What is Yoga 308
Life is a constant struggle of balancing our body on both a physical and emotional side. Through yoga I have learned several life lessons. Yoga 308 is a goal I set for myself to do at least 60 minutes of yoga for 6 days a week for the next year. I invite anyone to join me on this adventure as I blog about some of my daily experiences. This is not intended to show that I have found peace and tranquility, but rather give my honest feelings of my journey. Enjoy.
Thursday, October 4, 2012
Day 60 - Dharma day
Last night I ended up going to Orlando Power Yoga with Alex McCullough. She put on a very good class. If you read yesterdays blog I was trying my best to get out of a funk and once again find the present. I was thinking the yoga class would snap me out of it, but I was unsuccessful. I was just down in the dumps yesterday. I could not pinpoint why I was feeling down, and I wrote it off on the weather. Looking back I woke up and did not want to get out of bed. I had a negative outlook when I got out of bed. This carried out through out the day. I actually started to get frustrated with myself because I felt like I shouldn't be feeling this way. I did not have a good reason.

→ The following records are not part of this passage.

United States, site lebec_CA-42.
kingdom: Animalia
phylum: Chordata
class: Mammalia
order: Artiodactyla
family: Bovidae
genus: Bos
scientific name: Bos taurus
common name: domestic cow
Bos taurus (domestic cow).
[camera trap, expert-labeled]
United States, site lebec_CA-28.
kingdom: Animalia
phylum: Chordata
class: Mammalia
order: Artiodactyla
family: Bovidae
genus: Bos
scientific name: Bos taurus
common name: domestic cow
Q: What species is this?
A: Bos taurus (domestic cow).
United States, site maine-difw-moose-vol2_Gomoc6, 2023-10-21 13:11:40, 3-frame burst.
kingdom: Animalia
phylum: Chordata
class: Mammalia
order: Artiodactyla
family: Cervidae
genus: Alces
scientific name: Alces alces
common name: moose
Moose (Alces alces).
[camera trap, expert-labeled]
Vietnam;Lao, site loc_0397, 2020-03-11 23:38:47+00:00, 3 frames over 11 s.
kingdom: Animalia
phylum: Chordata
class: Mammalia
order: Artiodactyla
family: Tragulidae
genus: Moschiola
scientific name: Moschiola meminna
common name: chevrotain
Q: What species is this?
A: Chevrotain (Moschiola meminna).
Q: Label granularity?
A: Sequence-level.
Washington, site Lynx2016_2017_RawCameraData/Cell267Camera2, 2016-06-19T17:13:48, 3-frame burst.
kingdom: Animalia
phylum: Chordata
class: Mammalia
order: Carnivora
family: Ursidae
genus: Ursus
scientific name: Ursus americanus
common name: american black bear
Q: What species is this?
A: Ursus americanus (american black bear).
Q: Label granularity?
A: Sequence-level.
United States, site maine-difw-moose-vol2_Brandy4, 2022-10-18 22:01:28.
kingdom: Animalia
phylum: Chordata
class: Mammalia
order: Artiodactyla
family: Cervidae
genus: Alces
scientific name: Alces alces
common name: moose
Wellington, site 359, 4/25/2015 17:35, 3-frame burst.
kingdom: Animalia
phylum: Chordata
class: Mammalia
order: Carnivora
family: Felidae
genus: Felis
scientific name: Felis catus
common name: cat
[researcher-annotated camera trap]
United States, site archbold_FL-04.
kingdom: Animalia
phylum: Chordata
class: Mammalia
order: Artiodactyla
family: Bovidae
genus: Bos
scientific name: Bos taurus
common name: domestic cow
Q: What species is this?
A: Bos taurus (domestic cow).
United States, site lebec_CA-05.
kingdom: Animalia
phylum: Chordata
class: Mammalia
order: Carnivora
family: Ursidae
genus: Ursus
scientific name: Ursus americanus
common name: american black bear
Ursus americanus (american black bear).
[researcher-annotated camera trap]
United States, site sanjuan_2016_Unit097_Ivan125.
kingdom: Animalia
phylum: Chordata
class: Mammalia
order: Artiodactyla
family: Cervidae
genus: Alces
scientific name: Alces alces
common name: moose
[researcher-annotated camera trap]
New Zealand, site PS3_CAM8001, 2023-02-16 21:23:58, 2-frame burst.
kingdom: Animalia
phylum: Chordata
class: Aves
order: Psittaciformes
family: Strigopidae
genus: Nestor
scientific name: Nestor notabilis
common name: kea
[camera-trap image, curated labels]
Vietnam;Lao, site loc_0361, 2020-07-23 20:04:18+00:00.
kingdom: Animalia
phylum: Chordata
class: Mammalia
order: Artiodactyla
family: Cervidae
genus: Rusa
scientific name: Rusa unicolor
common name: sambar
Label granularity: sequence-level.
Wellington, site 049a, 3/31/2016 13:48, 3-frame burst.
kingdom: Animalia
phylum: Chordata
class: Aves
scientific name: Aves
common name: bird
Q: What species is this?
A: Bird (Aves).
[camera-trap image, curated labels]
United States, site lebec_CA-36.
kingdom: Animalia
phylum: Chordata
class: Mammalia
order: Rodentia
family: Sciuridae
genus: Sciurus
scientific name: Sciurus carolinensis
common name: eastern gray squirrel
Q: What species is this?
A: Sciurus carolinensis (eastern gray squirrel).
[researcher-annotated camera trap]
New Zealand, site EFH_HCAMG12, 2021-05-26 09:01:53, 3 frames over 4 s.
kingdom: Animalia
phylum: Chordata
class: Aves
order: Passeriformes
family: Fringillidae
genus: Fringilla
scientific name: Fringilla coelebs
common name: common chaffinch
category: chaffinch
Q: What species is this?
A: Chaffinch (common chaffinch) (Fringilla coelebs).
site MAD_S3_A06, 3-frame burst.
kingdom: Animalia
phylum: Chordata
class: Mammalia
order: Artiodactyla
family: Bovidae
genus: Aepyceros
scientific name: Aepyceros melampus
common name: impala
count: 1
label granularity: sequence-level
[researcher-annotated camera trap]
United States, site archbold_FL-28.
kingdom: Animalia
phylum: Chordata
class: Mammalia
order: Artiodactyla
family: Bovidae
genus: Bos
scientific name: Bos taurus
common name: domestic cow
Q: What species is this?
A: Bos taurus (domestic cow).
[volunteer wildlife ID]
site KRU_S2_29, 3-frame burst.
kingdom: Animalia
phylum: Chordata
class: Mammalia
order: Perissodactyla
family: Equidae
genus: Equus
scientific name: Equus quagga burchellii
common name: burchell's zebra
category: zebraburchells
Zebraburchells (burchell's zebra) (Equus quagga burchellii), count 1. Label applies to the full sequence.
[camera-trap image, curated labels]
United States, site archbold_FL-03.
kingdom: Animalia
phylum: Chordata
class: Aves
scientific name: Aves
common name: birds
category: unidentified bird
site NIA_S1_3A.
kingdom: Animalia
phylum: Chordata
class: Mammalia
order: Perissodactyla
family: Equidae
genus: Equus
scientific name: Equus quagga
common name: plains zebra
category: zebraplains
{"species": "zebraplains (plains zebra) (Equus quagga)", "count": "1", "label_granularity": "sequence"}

When I started this blog I did not want to fluff things up and act like I am always the go lucky happy person, or that I have found complete enlightenment through yoga. I have off hours, days, weeks, months, years. I am human. I am happy to say that since I have been doing yoga308 I have only had off hours or at the most a day.
I have been talking a lot about trying to live in the now. Yesterday I could not get there, but when I woke up this morning I was back. I woke up with a fresh new look and excitement for the day. I got out of bed with a positive outlook. I know a lot of people believe to the extreme that if they think positively then the world will be positive around them. This is not what I am trying to accomplish. I am looking to keep positive in my mind, but do not expect the world to fall inline with me. I am going to accept the days that I feel sad, mad, angry, or any of these "negative" emotions as they are part of life. Sometimes I will fall back into the past or look into the future. I am going to focus more and more on trying to live in the now. However, just like I will not have both of my legs behind my head tomorrow, I will not find this "now" tomorrow. I will keep humble with myself and allow my mind and life to have as many faults and flaws needed to help grow.
I am off to do more moving. Have a great day everyone, or have an off one.